Certes, la menace gronde toujours. Mon coeur se serre quand je lis les stupides discours du Kaiser, de ce demi-fou qui, sans cesse, tire son glaive, sèche sa poudre et brave « l'ennemi héréditaire ». À quel besoin de surenchère obéit-il ? Après avoir fait, pendant vingt ans, la cour aux Français, à qui veut-il plaire par ces rodomontades ? Sans doute au parti du Kronprinz, au parti de la guerre, qu'on nous dit organisé, nombreux, servi par des journaux à grand tirage dont on met sous nos yeux les extraits irritants.
Hélas ! Ce n'est point seulement Outre-Rhin que, tout haut ou tout bas, des gens appellent la guerre.
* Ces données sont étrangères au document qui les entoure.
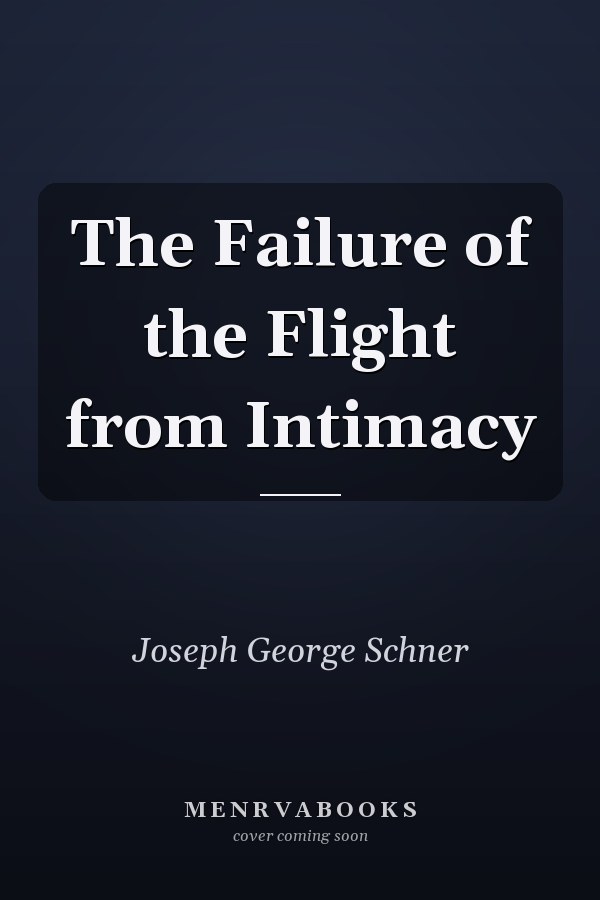 The Failure of the Flight from Intimacy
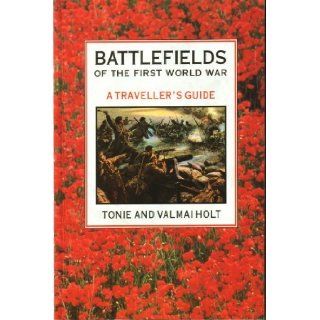 Battlefields of the First World War A Traveller's Guide Tonie Holt, Valmai Holt 9781855855731 Books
Et je ne pense pas seulement à ce nationalisme agressif, récemment réveillé par les fanfares des retraites militaires ; ni à cette presse qui, depuis quelques années, va soufflant la haine, prêchant les boycottages et proclamant la guerre inévitable ; ni à ces auteurs dramatiques qui, dans le même temps, exaltaient et flattaient dans leurs pièces le plus furieux chauvinisme.
Non. J'ai reçu des aveux qui m'ont glacée. Un écrivain, qui jadis fit preuve du plus courageux libéralisme et qui possède une intelligence extrêmement lucide et déliée, me disait, il y a deux ans : « Je ne suis pas loin de me rallier à la doctrine de Joseph de Maistre : oui, la guerre est sacrée, la guerre est divine ». Et chevauchant sur sa chaise, les mains fermées sur des rênes imaginaires, il s'enlevait d'un temps de trot : « Ce serait tout de même épatant, d'entrer à Francfort à cheval¿ »
Vers la même époque, la femme d'un haut personnage de l'État, effarée des progrès du socialisme, me confiait dans son salon : « Ce qu'il nous faudrait, c'est une bonne guerre et, naturellement, l'exécution de Jaurès le premier jour ». Nourrie par mon père de l'esprit républicain, j'y suis restée fidèle. Mais, laissant de côté les doctrines, j'ai pour la personne de Jaurès, pour son éloquence et son caractère, une admiration fervente. Aussi la féroce sottise de ce propos m'a-t-elle tout interloquée.